### SUPPLIED PASSAGE

And the running times differ.
The 1st: 0.006 on CentOS, and 0.083 on Cygwin (in case it is used with care).
The 2nd: 0.000 on CentOS, and 0.003 on Cygwin.

If you have a lot of files and you don't want to use the elegant shopt -s nullglob and bash array solution, you can use find and so on as long as you don't print out the file name (which might contain newlines).
find -maxdepth 1 -name "log*" -not -name ".*" -printf '%i\n' | wc -l
This will find all files that match log* and that don't start with .* — The "not name .*" is redunant, but it's important to note that the default for "ls" is to not show dot-files, but the default for find is to include them.
This is a correct answer, and handles any type of file name you can throw at it, because the file name is never passed around between commands.
But, the shopt nullglob answer is the best answer!

Here is my one liner for this.

### AIM A
In the forum excerpt on counting files, does find include dot-files by default?
### AIM B
Echo the forum excerpt on counting files from "The 1st: 0.006" up to and including "might contain newlines).".

### DATA
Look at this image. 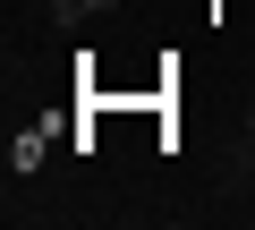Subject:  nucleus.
Here are the masks:
<instances>
[{"label":"nucleus","instance_id":"obj_1","mask_svg":"<svg viewBox=\"0 0 255 230\" xmlns=\"http://www.w3.org/2000/svg\"><path fill=\"white\" fill-rule=\"evenodd\" d=\"M247 145H255V102H247Z\"/></svg>","mask_w":255,"mask_h":230}]
</instances>
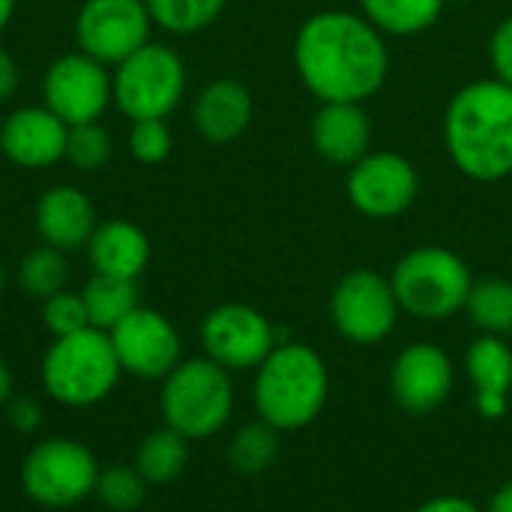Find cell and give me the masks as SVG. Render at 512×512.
Here are the masks:
<instances>
[{
    "mask_svg": "<svg viewBox=\"0 0 512 512\" xmlns=\"http://www.w3.org/2000/svg\"><path fill=\"white\" fill-rule=\"evenodd\" d=\"M294 66L318 102H366L390 75V48L363 15L324 9L300 24Z\"/></svg>",
    "mask_w": 512,
    "mask_h": 512,
    "instance_id": "1",
    "label": "cell"
},
{
    "mask_svg": "<svg viewBox=\"0 0 512 512\" xmlns=\"http://www.w3.org/2000/svg\"><path fill=\"white\" fill-rule=\"evenodd\" d=\"M444 144L453 165L477 180L512 177V87L480 78L453 93L444 114Z\"/></svg>",
    "mask_w": 512,
    "mask_h": 512,
    "instance_id": "2",
    "label": "cell"
},
{
    "mask_svg": "<svg viewBox=\"0 0 512 512\" xmlns=\"http://www.w3.org/2000/svg\"><path fill=\"white\" fill-rule=\"evenodd\" d=\"M330 378L321 354L303 342H279L255 375L258 417L276 432L309 426L327 402Z\"/></svg>",
    "mask_w": 512,
    "mask_h": 512,
    "instance_id": "3",
    "label": "cell"
},
{
    "mask_svg": "<svg viewBox=\"0 0 512 512\" xmlns=\"http://www.w3.org/2000/svg\"><path fill=\"white\" fill-rule=\"evenodd\" d=\"M120 375L123 369L117 363L111 336L96 327L54 339L42 357L45 393L69 408L99 405L105 396H111Z\"/></svg>",
    "mask_w": 512,
    "mask_h": 512,
    "instance_id": "4",
    "label": "cell"
},
{
    "mask_svg": "<svg viewBox=\"0 0 512 512\" xmlns=\"http://www.w3.org/2000/svg\"><path fill=\"white\" fill-rule=\"evenodd\" d=\"M390 285L402 312L423 321H444L465 309L474 276L453 249L420 246L399 258Z\"/></svg>",
    "mask_w": 512,
    "mask_h": 512,
    "instance_id": "5",
    "label": "cell"
},
{
    "mask_svg": "<svg viewBox=\"0 0 512 512\" xmlns=\"http://www.w3.org/2000/svg\"><path fill=\"white\" fill-rule=\"evenodd\" d=\"M159 408L165 426L189 441L216 435L234 411V384L228 369L210 357L177 363V369L165 378Z\"/></svg>",
    "mask_w": 512,
    "mask_h": 512,
    "instance_id": "6",
    "label": "cell"
},
{
    "mask_svg": "<svg viewBox=\"0 0 512 512\" xmlns=\"http://www.w3.org/2000/svg\"><path fill=\"white\" fill-rule=\"evenodd\" d=\"M114 99L129 120H165L183 99L186 66L183 57L159 42H147L111 78Z\"/></svg>",
    "mask_w": 512,
    "mask_h": 512,
    "instance_id": "7",
    "label": "cell"
},
{
    "mask_svg": "<svg viewBox=\"0 0 512 512\" xmlns=\"http://www.w3.org/2000/svg\"><path fill=\"white\" fill-rule=\"evenodd\" d=\"M99 480L96 456L72 438H48L36 444L21 465V486L30 501L63 510L93 495Z\"/></svg>",
    "mask_w": 512,
    "mask_h": 512,
    "instance_id": "8",
    "label": "cell"
},
{
    "mask_svg": "<svg viewBox=\"0 0 512 512\" xmlns=\"http://www.w3.org/2000/svg\"><path fill=\"white\" fill-rule=\"evenodd\" d=\"M399 300L387 276L375 270H351L330 297V318L339 336L357 345L384 342L399 321Z\"/></svg>",
    "mask_w": 512,
    "mask_h": 512,
    "instance_id": "9",
    "label": "cell"
},
{
    "mask_svg": "<svg viewBox=\"0 0 512 512\" xmlns=\"http://www.w3.org/2000/svg\"><path fill=\"white\" fill-rule=\"evenodd\" d=\"M420 195L414 162L393 150H369L348 168V201L369 219H396Z\"/></svg>",
    "mask_w": 512,
    "mask_h": 512,
    "instance_id": "10",
    "label": "cell"
},
{
    "mask_svg": "<svg viewBox=\"0 0 512 512\" xmlns=\"http://www.w3.org/2000/svg\"><path fill=\"white\" fill-rule=\"evenodd\" d=\"M204 354L228 372L258 369L279 345L276 327L246 303H222L201 321Z\"/></svg>",
    "mask_w": 512,
    "mask_h": 512,
    "instance_id": "11",
    "label": "cell"
},
{
    "mask_svg": "<svg viewBox=\"0 0 512 512\" xmlns=\"http://www.w3.org/2000/svg\"><path fill=\"white\" fill-rule=\"evenodd\" d=\"M150 27L144 0H84L75 18L81 51L99 63H123L150 42Z\"/></svg>",
    "mask_w": 512,
    "mask_h": 512,
    "instance_id": "12",
    "label": "cell"
},
{
    "mask_svg": "<svg viewBox=\"0 0 512 512\" xmlns=\"http://www.w3.org/2000/svg\"><path fill=\"white\" fill-rule=\"evenodd\" d=\"M42 93L48 111H54L66 126H78L99 120V114L114 96V87L111 75L105 72V63L84 51H75L51 63V69L45 72Z\"/></svg>",
    "mask_w": 512,
    "mask_h": 512,
    "instance_id": "13",
    "label": "cell"
},
{
    "mask_svg": "<svg viewBox=\"0 0 512 512\" xmlns=\"http://www.w3.org/2000/svg\"><path fill=\"white\" fill-rule=\"evenodd\" d=\"M111 345L123 372L144 381H165L180 363V333L156 309L138 306L111 333Z\"/></svg>",
    "mask_w": 512,
    "mask_h": 512,
    "instance_id": "14",
    "label": "cell"
},
{
    "mask_svg": "<svg viewBox=\"0 0 512 512\" xmlns=\"http://www.w3.org/2000/svg\"><path fill=\"white\" fill-rule=\"evenodd\" d=\"M453 360L435 342H411L390 369L393 399L408 414H432L453 393Z\"/></svg>",
    "mask_w": 512,
    "mask_h": 512,
    "instance_id": "15",
    "label": "cell"
},
{
    "mask_svg": "<svg viewBox=\"0 0 512 512\" xmlns=\"http://www.w3.org/2000/svg\"><path fill=\"white\" fill-rule=\"evenodd\" d=\"M66 138L69 126L48 111L45 105L18 108L3 120L0 129V150L9 162L21 168H45L66 159Z\"/></svg>",
    "mask_w": 512,
    "mask_h": 512,
    "instance_id": "16",
    "label": "cell"
},
{
    "mask_svg": "<svg viewBox=\"0 0 512 512\" xmlns=\"http://www.w3.org/2000/svg\"><path fill=\"white\" fill-rule=\"evenodd\" d=\"M309 135L315 153L342 168H351L372 150V120L363 102H321Z\"/></svg>",
    "mask_w": 512,
    "mask_h": 512,
    "instance_id": "17",
    "label": "cell"
},
{
    "mask_svg": "<svg viewBox=\"0 0 512 512\" xmlns=\"http://www.w3.org/2000/svg\"><path fill=\"white\" fill-rule=\"evenodd\" d=\"M36 231L45 246L72 252L87 246L96 231L93 201L75 186H54L36 204Z\"/></svg>",
    "mask_w": 512,
    "mask_h": 512,
    "instance_id": "18",
    "label": "cell"
},
{
    "mask_svg": "<svg viewBox=\"0 0 512 512\" xmlns=\"http://www.w3.org/2000/svg\"><path fill=\"white\" fill-rule=\"evenodd\" d=\"M468 378L477 393V411L486 420H501L510 408L512 348L501 336H480L465 357Z\"/></svg>",
    "mask_w": 512,
    "mask_h": 512,
    "instance_id": "19",
    "label": "cell"
},
{
    "mask_svg": "<svg viewBox=\"0 0 512 512\" xmlns=\"http://www.w3.org/2000/svg\"><path fill=\"white\" fill-rule=\"evenodd\" d=\"M252 123V93L234 78L207 84L195 99V126L210 144L237 141Z\"/></svg>",
    "mask_w": 512,
    "mask_h": 512,
    "instance_id": "20",
    "label": "cell"
},
{
    "mask_svg": "<svg viewBox=\"0 0 512 512\" xmlns=\"http://www.w3.org/2000/svg\"><path fill=\"white\" fill-rule=\"evenodd\" d=\"M87 255L93 270L102 276L138 279L150 261V240L138 225L126 219H111L96 225L93 237L87 240Z\"/></svg>",
    "mask_w": 512,
    "mask_h": 512,
    "instance_id": "21",
    "label": "cell"
},
{
    "mask_svg": "<svg viewBox=\"0 0 512 512\" xmlns=\"http://www.w3.org/2000/svg\"><path fill=\"white\" fill-rule=\"evenodd\" d=\"M360 15L384 36H414L429 30L447 0H357Z\"/></svg>",
    "mask_w": 512,
    "mask_h": 512,
    "instance_id": "22",
    "label": "cell"
},
{
    "mask_svg": "<svg viewBox=\"0 0 512 512\" xmlns=\"http://www.w3.org/2000/svg\"><path fill=\"white\" fill-rule=\"evenodd\" d=\"M81 300L87 306L90 327L111 333L126 315H132L138 309V288H135V279H117V276L96 273L84 285Z\"/></svg>",
    "mask_w": 512,
    "mask_h": 512,
    "instance_id": "23",
    "label": "cell"
},
{
    "mask_svg": "<svg viewBox=\"0 0 512 512\" xmlns=\"http://www.w3.org/2000/svg\"><path fill=\"white\" fill-rule=\"evenodd\" d=\"M186 465H189V438H183L171 426L150 432L135 453L138 474L153 486H165L177 480L186 471Z\"/></svg>",
    "mask_w": 512,
    "mask_h": 512,
    "instance_id": "24",
    "label": "cell"
},
{
    "mask_svg": "<svg viewBox=\"0 0 512 512\" xmlns=\"http://www.w3.org/2000/svg\"><path fill=\"white\" fill-rule=\"evenodd\" d=\"M465 312L486 336H510L512 333V282L510 279H480L471 285Z\"/></svg>",
    "mask_w": 512,
    "mask_h": 512,
    "instance_id": "25",
    "label": "cell"
},
{
    "mask_svg": "<svg viewBox=\"0 0 512 512\" xmlns=\"http://www.w3.org/2000/svg\"><path fill=\"white\" fill-rule=\"evenodd\" d=\"M276 456H279V432L264 420L243 426L228 444V462L243 477H258L270 471Z\"/></svg>",
    "mask_w": 512,
    "mask_h": 512,
    "instance_id": "26",
    "label": "cell"
},
{
    "mask_svg": "<svg viewBox=\"0 0 512 512\" xmlns=\"http://www.w3.org/2000/svg\"><path fill=\"white\" fill-rule=\"evenodd\" d=\"M153 24L168 33L189 36L207 30L225 9L228 0H144Z\"/></svg>",
    "mask_w": 512,
    "mask_h": 512,
    "instance_id": "27",
    "label": "cell"
},
{
    "mask_svg": "<svg viewBox=\"0 0 512 512\" xmlns=\"http://www.w3.org/2000/svg\"><path fill=\"white\" fill-rule=\"evenodd\" d=\"M18 279L30 297L48 300V297L66 291V279H69L66 255L54 246H39V249L27 252V258L21 261Z\"/></svg>",
    "mask_w": 512,
    "mask_h": 512,
    "instance_id": "28",
    "label": "cell"
},
{
    "mask_svg": "<svg viewBox=\"0 0 512 512\" xmlns=\"http://www.w3.org/2000/svg\"><path fill=\"white\" fill-rule=\"evenodd\" d=\"M93 495L111 512H132L147 498V480L138 474L135 465H108V468H99Z\"/></svg>",
    "mask_w": 512,
    "mask_h": 512,
    "instance_id": "29",
    "label": "cell"
},
{
    "mask_svg": "<svg viewBox=\"0 0 512 512\" xmlns=\"http://www.w3.org/2000/svg\"><path fill=\"white\" fill-rule=\"evenodd\" d=\"M66 159L78 171H99L111 159V135L93 120V123H78L69 126L66 138Z\"/></svg>",
    "mask_w": 512,
    "mask_h": 512,
    "instance_id": "30",
    "label": "cell"
},
{
    "mask_svg": "<svg viewBox=\"0 0 512 512\" xmlns=\"http://www.w3.org/2000/svg\"><path fill=\"white\" fill-rule=\"evenodd\" d=\"M42 321H45V327L51 330L54 339L72 336V333L90 327L87 306H84L81 294H72V291H60V294L42 300Z\"/></svg>",
    "mask_w": 512,
    "mask_h": 512,
    "instance_id": "31",
    "label": "cell"
},
{
    "mask_svg": "<svg viewBox=\"0 0 512 512\" xmlns=\"http://www.w3.org/2000/svg\"><path fill=\"white\" fill-rule=\"evenodd\" d=\"M171 129L165 120H132L129 129V153L132 159L144 162V165H159L168 159L171 153Z\"/></svg>",
    "mask_w": 512,
    "mask_h": 512,
    "instance_id": "32",
    "label": "cell"
},
{
    "mask_svg": "<svg viewBox=\"0 0 512 512\" xmlns=\"http://www.w3.org/2000/svg\"><path fill=\"white\" fill-rule=\"evenodd\" d=\"M489 63L495 78L512 87V15H507L489 39Z\"/></svg>",
    "mask_w": 512,
    "mask_h": 512,
    "instance_id": "33",
    "label": "cell"
},
{
    "mask_svg": "<svg viewBox=\"0 0 512 512\" xmlns=\"http://www.w3.org/2000/svg\"><path fill=\"white\" fill-rule=\"evenodd\" d=\"M6 420L15 432L21 435H30L42 426V408L36 399L30 396H18V399H9V408H6Z\"/></svg>",
    "mask_w": 512,
    "mask_h": 512,
    "instance_id": "34",
    "label": "cell"
},
{
    "mask_svg": "<svg viewBox=\"0 0 512 512\" xmlns=\"http://www.w3.org/2000/svg\"><path fill=\"white\" fill-rule=\"evenodd\" d=\"M414 512H483L477 504L459 498V495H441V498H432L426 501L423 507H417Z\"/></svg>",
    "mask_w": 512,
    "mask_h": 512,
    "instance_id": "35",
    "label": "cell"
},
{
    "mask_svg": "<svg viewBox=\"0 0 512 512\" xmlns=\"http://www.w3.org/2000/svg\"><path fill=\"white\" fill-rule=\"evenodd\" d=\"M15 87H18V66H15V60L0 48V102L9 99V96L15 93Z\"/></svg>",
    "mask_w": 512,
    "mask_h": 512,
    "instance_id": "36",
    "label": "cell"
},
{
    "mask_svg": "<svg viewBox=\"0 0 512 512\" xmlns=\"http://www.w3.org/2000/svg\"><path fill=\"white\" fill-rule=\"evenodd\" d=\"M486 512H512V480L495 492V498H492V504H489Z\"/></svg>",
    "mask_w": 512,
    "mask_h": 512,
    "instance_id": "37",
    "label": "cell"
},
{
    "mask_svg": "<svg viewBox=\"0 0 512 512\" xmlns=\"http://www.w3.org/2000/svg\"><path fill=\"white\" fill-rule=\"evenodd\" d=\"M9 396H12V372L0 360V402H9Z\"/></svg>",
    "mask_w": 512,
    "mask_h": 512,
    "instance_id": "38",
    "label": "cell"
},
{
    "mask_svg": "<svg viewBox=\"0 0 512 512\" xmlns=\"http://www.w3.org/2000/svg\"><path fill=\"white\" fill-rule=\"evenodd\" d=\"M12 12H15V0H0V33L12 21Z\"/></svg>",
    "mask_w": 512,
    "mask_h": 512,
    "instance_id": "39",
    "label": "cell"
},
{
    "mask_svg": "<svg viewBox=\"0 0 512 512\" xmlns=\"http://www.w3.org/2000/svg\"><path fill=\"white\" fill-rule=\"evenodd\" d=\"M3 285H6V273H3V264H0V294H3Z\"/></svg>",
    "mask_w": 512,
    "mask_h": 512,
    "instance_id": "40",
    "label": "cell"
}]
</instances>
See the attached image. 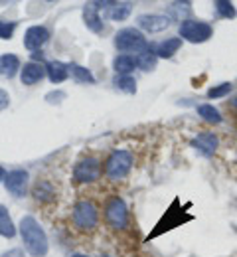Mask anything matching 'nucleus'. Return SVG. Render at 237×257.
Wrapping results in <instances>:
<instances>
[{"label":"nucleus","mask_w":237,"mask_h":257,"mask_svg":"<svg viewBox=\"0 0 237 257\" xmlns=\"http://www.w3.org/2000/svg\"><path fill=\"white\" fill-rule=\"evenodd\" d=\"M62 99H66V93H64V91H52V93L46 95V101H50V103H60Z\"/></svg>","instance_id":"28"},{"label":"nucleus","mask_w":237,"mask_h":257,"mask_svg":"<svg viewBox=\"0 0 237 257\" xmlns=\"http://www.w3.org/2000/svg\"><path fill=\"white\" fill-rule=\"evenodd\" d=\"M136 62L135 56H127V54H119L115 60H113V69L117 75H131L135 71Z\"/></svg>","instance_id":"18"},{"label":"nucleus","mask_w":237,"mask_h":257,"mask_svg":"<svg viewBox=\"0 0 237 257\" xmlns=\"http://www.w3.org/2000/svg\"><path fill=\"white\" fill-rule=\"evenodd\" d=\"M101 172V162L97 161V159H93V157H89V159H83V161H79L75 164L73 178L77 182H83V184L85 182H95V180H99Z\"/></svg>","instance_id":"8"},{"label":"nucleus","mask_w":237,"mask_h":257,"mask_svg":"<svg viewBox=\"0 0 237 257\" xmlns=\"http://www.w3.org/2000/svg\"><path fill=\"white\" fill-rule=\"evenodd\" d=\"M22 243L26 247V251L32 257H46L50 251V241L48 235L44 231V227L40 225V222L34 216H22L20 225H18Z\"/></svg>","instance_id":"1"},{"label":"nucleus","mask_w":237,"mask_h":257,"mask_svg":"<svg viewBox=\"0 0 237 257\" xmlns=\"http://www.w3.org/2000/svg\"><path fill=\"white\" fill-rule=\"evenodd\" d=\"M190 145H192V149L196 151V153H200L202 157H213L215 155V151H217V147H219V139H217V135L215 133H200V135H196L192 141H190Z\"/></svg>","instance_id":"11"},{"label":"nucleus","mask_w":237,"mask_h":257,"mask_svg":"<svg viewBox=\"0 0 237 257\" xmlns=\"http://www.w3.org/2000/svg\"><path fill=\"white\" fill-rule=\"evenodd\" d=\"M14 30H16V22H0V38L2 40H10Z\"/></svg>","instance_id":"27"},{"label":"nucleus","mask_w":237,"mask_h":257,"mask_svg":"<svg viewBox=\"0 0 237 257\" xmlns=\"http://www.w3.org/2000/svg\"><path fill=\"white\" fill-rule=\"evenodd\" d=\"M46 71H48V79L52 83H64L69 77V64H64V62H48L46 64Z\"/></svg>","instance_id":"16"},{"label":"nucleus","mask_w":237,"mask_h":257,"mask_svg":"<svg viewBox=\"0 0 237 257\" xmlns=\"http://www.w3.org/2000/svg\"><path fill=\"white\" fill-rule=\"evenodd\" d=\"M73 257H89V255H81V253H73Z\"/></svg>","instance_id":"33"},{"label":"nucleus","mask_w":237,"mask_h":257,"mask_svg":"<svg viewBox=\"0 0 237 257\" xmlns=\"http://www.w3.org/2000/svg\"><path fill=\"white\" fill-rule=\"evenodd\" d=\"M46 75H48L46 65L40 64V62H28V64H24V67L20 69V81H22L24 85H36V83H40Z\"/></svg>","instance_id":"13"},{"label":"nucleus","mask_w":237,"mask_h":257,"mask_svg":"<svg viewBox=\"0 0 237 257\" xmlns=\"http://www.w3.org/2000/svg\"><path fill=\"white\" fill-rule=\"evenodd\" d=\"M105 257H107V255H105Z\"/></svg>","instance_id":"34"},{"label":"nucleus","mask_w":237,"mask_h":257,"mask_svg":"<svg viewBox=\"0 0 237 257\" xmlns=\"http://www.w3.org/2000/svg\"><path fill=\"white\" fill-rule=\"evenodd\" d=\"M20 69H22L20 60H18L14 54H2V56H0V77L12 79Z\"/></svg>","instance_id":"17"},{"label":"nucleus","mask_w":237,"mask_h":257,"mask_svg":"<svg viewBox=\"0 0 237 257\" xmlns=\"http://www.w3.org/2000/svg\"><path fill=\"white\" fill-rule=\"evenodd\" d=\"M99 14L103 12V18L115 20V22H123L131 16L133 12V2H117V0H105V2H95Z\"/></svg>","instance_id":"7"},{"label":"nucleus","mask_w":237,"mask_h":257,"mask_svg":"<svg viewBox=\"0 0 237 257\" xmlns=\"http://www.w3.org/2000/svg\"><path fill=\"white\" fill-rule=\"evenodd\" d=\"M32 196H34L38 202H52V200L56 198V192H54V188H52L50 182L42 180V182H38V184L34 186Z\"/></svg>","instance_id":"23"},{"label":"nucleus","mask_w":237,"mask_h":257,"mask_svg":"<svg viewBox=\"0 0 237 257\" xmlns=\"http://www.w3.org/2000/svg\"><path fill=\"white\" fill-rule=\"evenodd\" d=\"M213 36L211 24L203 22V20H192L186 18L184 22H180V38L190 42V44H203Z\"/></svg>","instance_id":"4"},{"label":"nucleus","mask_w":237,"mask_h":257,"mask_svg":"<svg viewBox=\"0 0 237 257\" xmlns=\"http://www.w3.org/2000/svg\"><path fill=\"white\" fill-rule=\"evenodd\" d=\"M6 174H8V172H6V170H4L2 166H0V182H4V178H6Z\"/></svg>","instance_id":"31"},{"label":"nucleus","mask_w":237,"mask_h":257,"mask_svg":"<svg viewBox=\"0 0 237 257\" xmlns=\"http://www.w3.org/2000/svg\"><path fill=\"white\" fill-rule=\"evenodd\" d=\"M213 8H215L217 16H221V18L233 20V18L237 16L235 6H233V4L229 2V0H215V2H213Z\"/></svg>","instance_id":"25"},{"label":"nucleus","mask_w":237,"mask_h":257,"mask_svg":"<svg viewBox=\"0 0 237 257\" xmlns=\"http://www.w3.org/2000/svg\"><path fill=\"white\" fill-rule=\"evenodd\" d=\"M28 182H30L28 172L16 168V170H10V172L6 174V178H4V188H6V192L12 194L14 198H22V196H26V192H28Z\"/></svg>","instance_id":"9"},{"label":"nucleus","mask_w":237,"mask_h":257,"mask_svg":"<svg viewBox=\"0 0 237 257\" xmlns=\"http://www.w3.org/2000/svg\"><path fill=\"white\" fill-rule=\"evenodd\" d=\"M0 257H24V251L22 249H10V251H6V253H2Z\"/></svg>","instance_id":"30"},{"label":"nucleus","mask_w":237,"mask_h":257,"mask_svg":"<svg viewBox=\"0 0 237 257\" xmlns=\"http://www.w3.org/2000/svg\"><path fill=\"white\" fill-rule=\"evenodd\" d=\"M0 235L6 239H12L16 235V225L12 222V216L6 206L0 204Z\"/></svg>","instance_id":"19"},{"label":"nucleus","mask_w":237,"mask_h":257,"mask_svg":"<svg viewBox=\"0 0 237 257\" xmlns=\"http://www.w3.org/2000/svg\"><path fill=\"white\" fill-rule=\"evenodd\" d=\"M113 85H115L117 89L125 91V93H131V95L136 93V79L133 75H117V73H115Z\"/></svg>","instance_id":"24"},{"label":"nucleus","mask_w":237,"mask_h":257,"mask_svg":"<svg viewBox=\"0 0 237 257\" xmlns=\"http://www.w3.org/2000/svg\"><path fill=\"white\" fill-rule=\"evenodd\" d=\"M69 75L77 81V83H95V77L91 73V69L83 67L77 64H69Z\"/></svg>","instance_id":"22"},{"label":"nucleus","mask_w":237,"mask_h":257,"mask_svg":"<svg viewBox=\"0 0 237 257\" xmlns=\"http://www.w3.org/2000/svg\"><path fill=\"white\" fill-rule=\"evenodd\" d=\"M198 115L202 117L205 123H209V125H221V121H223L221 113L213 105H209V103L198 105Z\"/></svg>","instance_id":"21"},{"label":"nucleus","mask_w":237,"mask_h":257,"mask_svg":"<svg viewBox=\"0 0 237 257\" xmlns=\"http://www.w3.org/2000/svg\"><path fill=\"white\" fill-rule=\"evenodd\" d=\"M133 168V155L129 151H115L105 161V174L111 180H123Z\"/></svg>","instance_id":"3"},{"label":"nucleus","mask_w":237,"mask_h":257,"mask_svg":"<svg viewBox=\"0 0 237 257\" xmlns=\"http://www.w3.org/2000/svg\"><path fill=\"white\" fill-rule=\"evenodd\" d=\"M136 24H138V30H144L148 34H158L164 32L170 26V16H164V14H140L136 18Z\"/></svg>","instance_id":"10"},{"label":"nucleus","mask_w":237,"mask_h":257,"mask_svg":"<svg viewBox=\"0 0 237 257\" xmlns=\"http://www.w3.org/2000/svg\"><path fill=\"white\" fill-rule=\"evenodd\" d=\"M50 40V32L44 26H30L24 34V48L30 52H38L46 46V42Z\"/></svg>","instance_id":"12"},{"label":"nucleus","mask_w":237,"mask_h":257,"mask_svg":"<svg viewBox=\"0 0 237 257\" xmlns=\"http://www.w3.org/2000/svg\"><path fill=\"white\" fill-rule=\"evenodd\" d=\"M115 48L127 56H131V54L138 56V54L146 52L150 48V44L138 28H121L115 34Z\"/></svg>","instance_id":"2"},{"label":"nucleus","mask_w":237,"mask_h":257,"mask_svg":"<svg viewBox=\"0 0 237 257\" xmlns=\"http://www.w3.org/2000/svg\"><path fill=\"white\" fill-rule=\"evenodd\" d=\"M231 103H233V107H235V111H237V95L233 97V101H231Z\"/></svg>","instance_id":"32"},{"label":"nucleus","mask_w":237,"mask_h":257,"mask_svg":"<svg viewBox=\"0 0 237 257\" xmlns=\"http://www.w3.org/2000/svg\"><path fill=\"white\" fill-rule=\"evenodd\" d=\"M8 105H10V95L4 89H0V111H4Z\"/></svg>","instance_id":"29"},{"label":"nucleus","mask_w":237,"mask_h":257,"mask_svg":"<svg viewBox=\"0 0 237 257\" xmlns=\"http://www.w3.org/2000/svg\"><path fill=\"white\" fill-rule=\"evenodd\" d=\"M135 62H136V67H138V69H142V71H152V69L156 67V64H158V56L154 54L152 48H148L146 52H142V54L135 56Z\"/></svg>","instance_id":"20"},{"label":"nucleus","mask_w":237,"mask_h":257,"mask_svg":"<svg viewBox=\"0 0 237 257\" xmlns=\"http://www.w3.org/2000/svg\"><path fill=\"white\" fill-rule=\"evenodd\" d=\"M105 220L113 229H125L129 225V208L123 198L113 196L105 204Z\"/></svg>","instance_id":"6"},{"label":"nucleus","mask_w":237,"mask_h":257,"mask_svg":"<svg viewBox=\"0 0 237 257\" xmlns=\"http://www.w3.org/2000/svg\"><path fill=\"white\" fill-rule=\"evenodd\" d=\"M182 38H166V40H162L160 44H156V48H154V54L158 56V60H170L180 48H182Z\"/></svg>","instance_id":"15"},{"label":"nucleus","mask_w":237,"mask_h":257,"mask_svg":"<svg viewBox=\"0 0 237 257\" xmlns=\"http://www.w3.org/2000/svg\"><path fill=\"white\" fill-rule=\"evenodd\" d=\"M73 224L77 229H83V231H89V229H95V225L99 222V212L95 208L93 202L89 200H79L75 206H73Z\"/></svg>","instance_id":"5"},{"label":"nucleus","mask_w":237,"mask_h":257,"mask_svg":"<svg viewBox=\"0 0 237 257\" xmlns=\"http://www.w3.org/2000/svg\"><path fill=\"white\" fill-rule=\"evenodd\" d=\"M83 22H85L87 30H91V32L99 34L103 30V18L95 2H89L83 6Z\"/></svg>","instance_id":"14"},{"label":"nucleus","mask_w":237,"mask_h":257,"mask_svg":"<svg viewBox=\"0 0 237 257\" xmlns=\"http://www.w3.org/2000/svg\"><path fill=\"white\" fill-rule=\"evenodd\" d=\"M231 89H233V85H231L229 81H223V83L213 85V87L207 89V99H221V97L229 95Z\"/></svg>","instance_id":"26"}]
</instances>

### ANSWER A
Yes, the default for find is to include dot-files.

### ANSWER B
The 1st: 0.006 on CentOS, and 0.083 on Cygwin (in case it is used with care).
The 2nd: 0.000 on CentOS, and 0.003 on Cygwin.

If you have a lot of files and you don't want to use the elegant shopt -s nullglob and bash array solution, you can use find and so on as long as you don't print out the file name (which might contain newlines).